Sinding, who has extracted ancient DNA from Pleistocene wolves, woolly rhinoceroses and aurochs, was surprised and excited to hear that Colossal Biosciences planned to re-create the dodo. He thinks the company is more likely to find success sooner with the bird than the mammoth or thylacine. He adds that this will depend on one’s definition of success, however. “You can genome edit the hell out of something and say you have remade a species,” Sinding says. “But is it really the species?”

“The dodo is a good choice because the fetus development happens in a short time span inside an egg and not in a surrogate mother, unlike a mammoth, which would have to be gestated by an elephant for nearly two years,” Sinding says. “It would be slightly easier to work with a chick than with a thylacine cub.” The ethical question with the dodo, he adds, is “whether the money is well spent or if we should spend that money trying to preserve some other living pigeons that are almost extinct.”

Tom Gilbert, director of the Danish National Research Foundation Center for Evolutionary Hologenomics, recently joined the Colossal Biosciences scientific advisory board. In 2022, before he was on the board, Gilbert told Technology Networks that he loved “the idea and technology behind rewilding with extinct species.” But he wondered about the influence of human morality on the choice of species. As the article put it, “Why stop at the good things?” Gilbert added, “What about the bad things? The pathogens now eradicated?”

The de-extinction of the dodo is “not a solution to the extinction crisis,” Shapiro says. “Extinction is forever.” But by pursuing the problem of dodo de-extinction, she explains, Colossal Biosciences is also developing critically needed tools for avian genomics, including for the genetic rescue of currently threatened species, such as editing genetic diversity back into a shrunken, threatened bird population. In this way, a 21st-century dodo may assist all avian conservation.

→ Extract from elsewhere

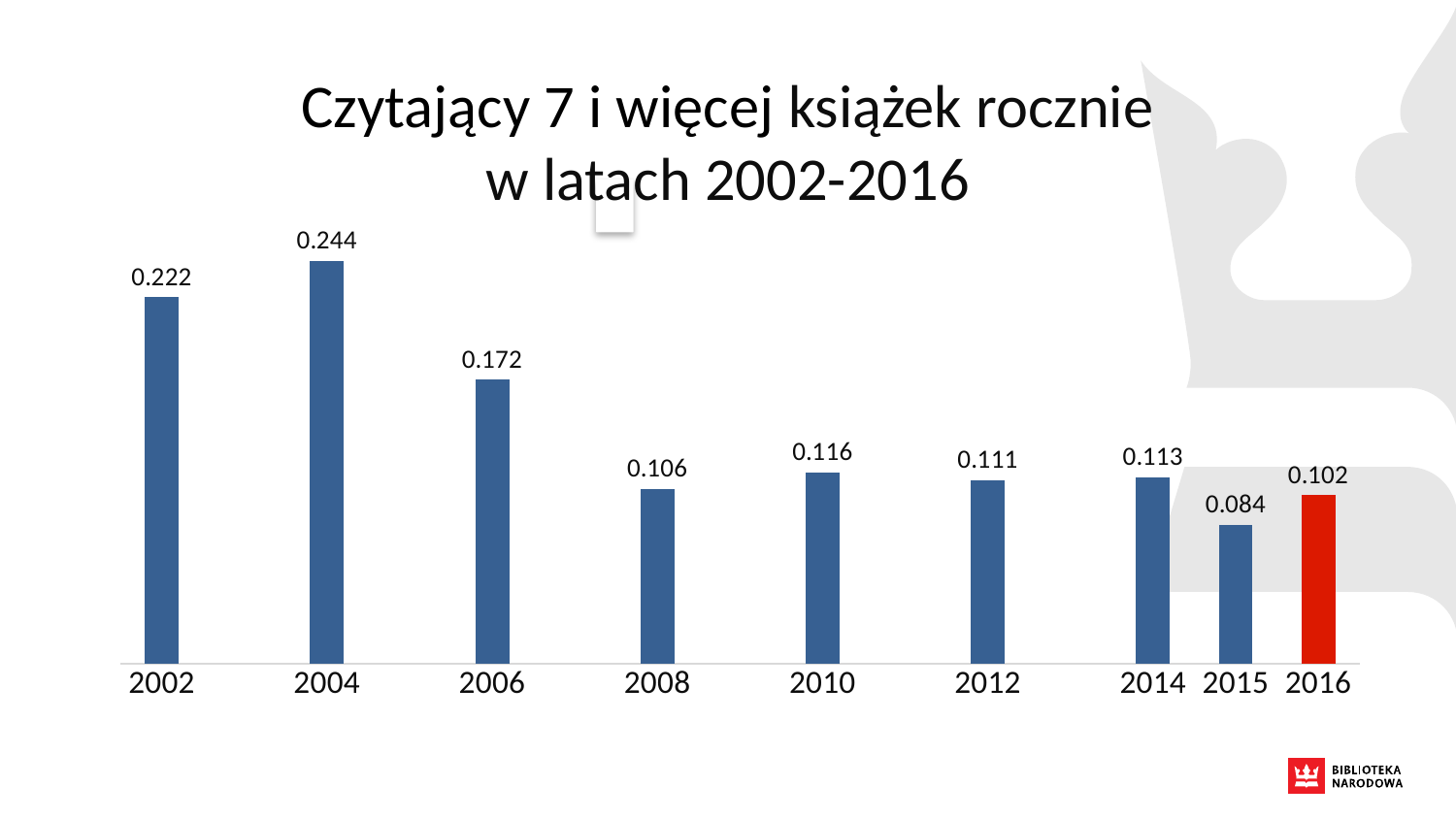
What kind of chart is this? bar chart How many years are shown on the x axis? 9 What is the value for 2016? 0.102 What is the difference between the values for 2002 and 2006? 0.050 Which year has the lowest value? 2015 Which bar is coloured red instead of blue? 2016 What is the value for 2004? 0.244 What is the difference between the values for 2016 and 2015? 0.018 Which is larger, the value for 2010 or the value for 2012? 2010 Do the values generally rise or fall from 2004 to 2008? fall Which year has the highest value? 2004 What is the value for 2015? 0.084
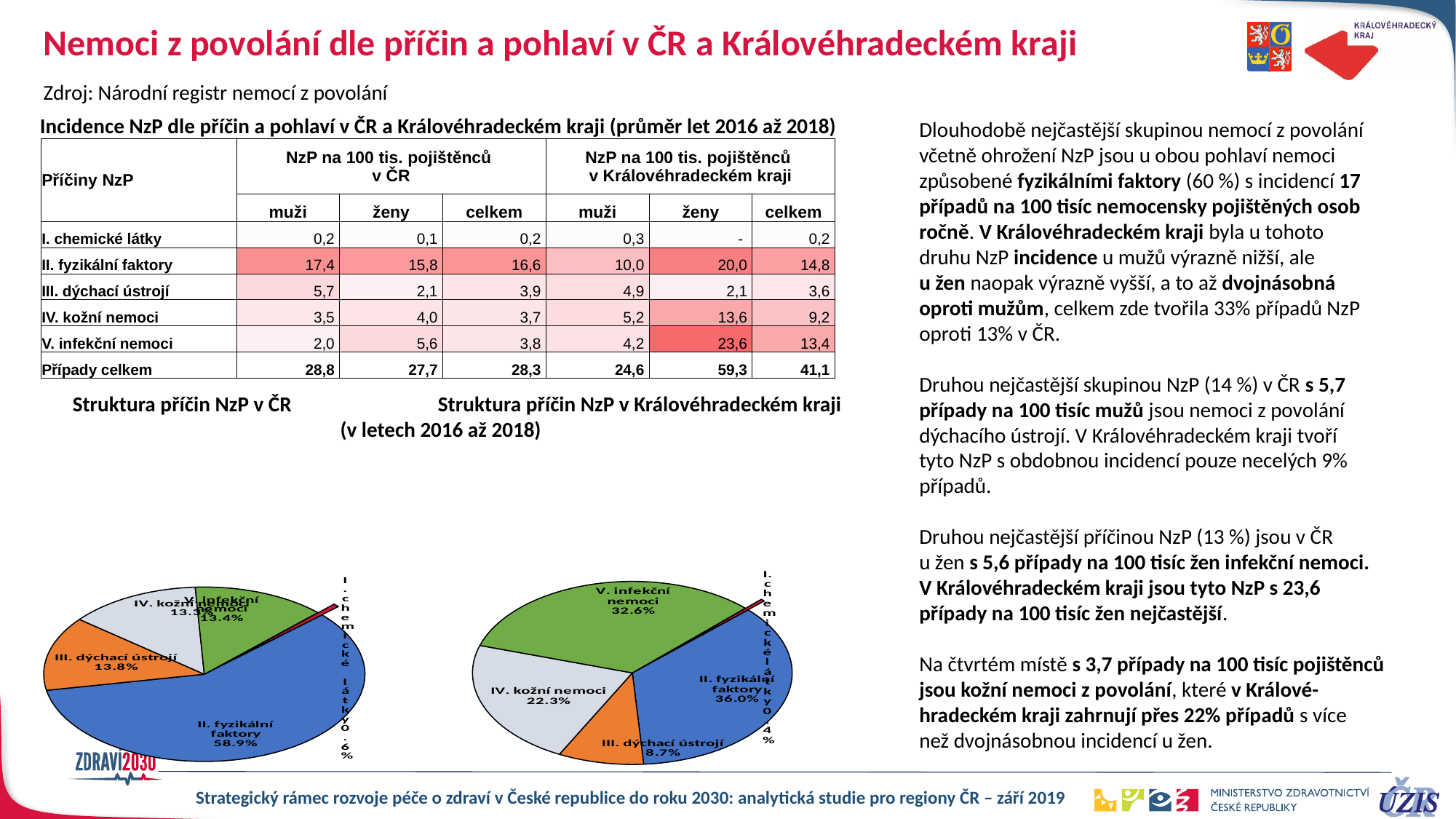
In the 'Struktura příčin NzP v ČR' pie chart, what share does 'III. dýchací ústrojí' have? 13.8% In the 'Struktura příčin NzP v Královéhradeckém kraji' pie chart, what share does 'V. infekční nemoci' have? 32.6% What kind of chart is the 'Struktura příčin NzP v ČR' chart? pie chart In the 'Struktura příčin NzP v ČR' pie chart, what share does 'II. fyzikální faktory' have? 58.9% In the 'Struktura příčin NzP v Královéhradeckém kraji' pie chart, which is larger: 'IV. kožní nemoci' or 'III. dýchací ústrojí'? IV. kožní nemoci In the 'Struktura příčin NzP v Královéhradeckém kraji' pie chart, what is the difference between the shares of 'II. fyzikální faktory' and 'V. infekční nemoci'? 3.4% In the 'Struktura příčin NzP v Královéhradeckém kraji' pie chart, which category has the largest share? II. fyzikální faktory In the 'Struktura příčin NzP v ČR' pie chart, which category has the largest share? II. fyzikální faktory In the 'Struktura příčin NzP v ČR' pie chart, which category has the smallest share? I. chemické látky How many slices does the 'Struktura příčin NzP v Královéhradeckém kraji' pie chart have? 5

The dodo is only one of many lost birds: 161 avian species have been classified as extinct since 1500, according to a 2017 report from BirdLife International.* But Colossal Biosciences is relying on the creature’s significance to inspire scientists and the general public to engage with all the problems of extinction. “We could have picked lots of different birds,” says Shapiro, raising her right arm to reveal a dodo tattoo. “I happen to really love the dodo.”

*Editor’s Note (2/2/23): This sentence was edited after posting to correct the date of the BirdLife International report.